In July 2015, UC sued USC, Aisen and his lab colleagues for breach of fiduciary duty, interference with contracts, computer crimes and other claims. The university said USC had conspired with the researcher while he was still working for UCSD to interfere with the public university’s contractual relationships with grant funders and to seize control of critical clinical trial data.
Subsequent filings suggested the depths of the hard feelings. In one, UC complained that the departing scientists had even made off with paper clips paid for by UCSD. In another, their lawyers described USC as a “predatory private university” with a “law-of-the-jungle mind-set.”
USC and Aisen countersued for defamation and other charges. Their lawyers wrote in the complaint that they were ready to settle the litigation and suggested the blame rested with UC for failing to fund Aisen’s work adequately. When he found a school that would, they wrote, UC engaged in “petty academic politics,” including trying to make him sign a loyalty oath and cutting off his email and phone service, tactics that they claimed endangered patient safety.
Aisen, Puliafito and other USC administrators insisted in depositions that the university had done nothing wrong. In his sworn testimony, the former dean testified that he was prepared to offer Aisen a faculty position even if his lucrative research grants stayed behind at UCSD.
“You were indifferent to whether or not the grant funding transferred with Dr. Aisen,” the UC lawyer asked.
“Yes,” Puliafito said, adding: “That’s the risk we were willing to take.”
San Francisco lawyer Stephen Hirschfeld, who has defended UC and other universities in civil suits, said the involvement of other officials in Aisen’s recruitment could blunt the impact of Puliafito’s credibility issues.
The university provost, a faculty chair, medical school administrators, and human resources officers played key roles in luring Aisen, according to court filings and deposition testimony.
“You could have a situation where the dean says one thing and several other administrators confirm that it is true,” Hirschfeld said.
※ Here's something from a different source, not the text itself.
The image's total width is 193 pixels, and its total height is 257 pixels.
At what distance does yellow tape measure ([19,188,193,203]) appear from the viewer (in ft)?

Focusing too much on Puliafito, he said, might make UC look cruel or desperate to the jury.
“You’ve got to think really hard if it’s worth it to attack this guy in this way,” he said.
Taylor, the Manhattan Beach lawyer, said that jurors could see Puliafito as a reflection “of the values of the university and the decision makers there.”
“If terrible evidence comes in about him, it is terrible evidence for the school,” he said.
The deposition offers tantalizing clues about the relationship between Puliafito and USC. At one point, the former dean was asked when he had last looked at the USC ethics code.
“Six months ago,” he replied. The deposition was on Sept. 23, 2016 — just a day short of the six-month anniversary of the meeting at which the provost confronted him with complaints from colleagues about his behavior.